Combining docstrings, comments and typing together when used well and best practices followed allows for easier, faster debugging in the future. Furthermore, it’s easier to keep track of your changes and how they could affect the rest of the codebase. If that sounds good to you as it does to us, let’s keep the faster debugging train going.

Testing the new function

In an ideal world, every new function you make has at least 3 tests. In this ideal world the tests cover corner cases as well as expected cases. It has been my experience so far in PyFHD that small simulated data seems to work well for testing these functions and usually gives a great indication that PyFHD will work with real data.
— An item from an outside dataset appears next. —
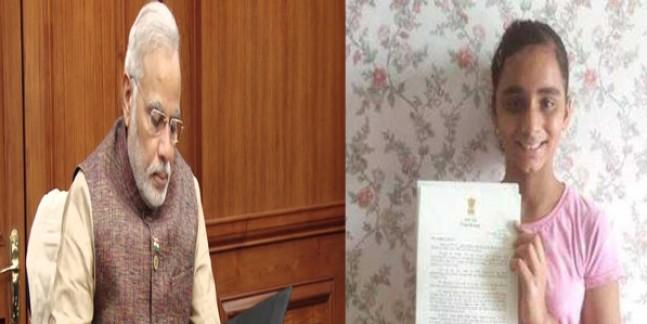 प्रधानमंत्री नरेन्द्र मोदी ने 11 साल की लड़की के पत्र का दिया यह जवाब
The simulated data also allows you to more easily find those corner cases and ensures testing the function doesn’t take hours per test. With testing functions like histogram we had the benefit of creating as many tests as we wanted given we were replicating the IDL function, this is the best case scenario. With functions that were translated from FHD, in general we’d run the functions in FHD and save the input variables and the output variables. The sav files would then be read in by a testing function and generally converted to HDF5 for faster and easier reading in the future for the same test.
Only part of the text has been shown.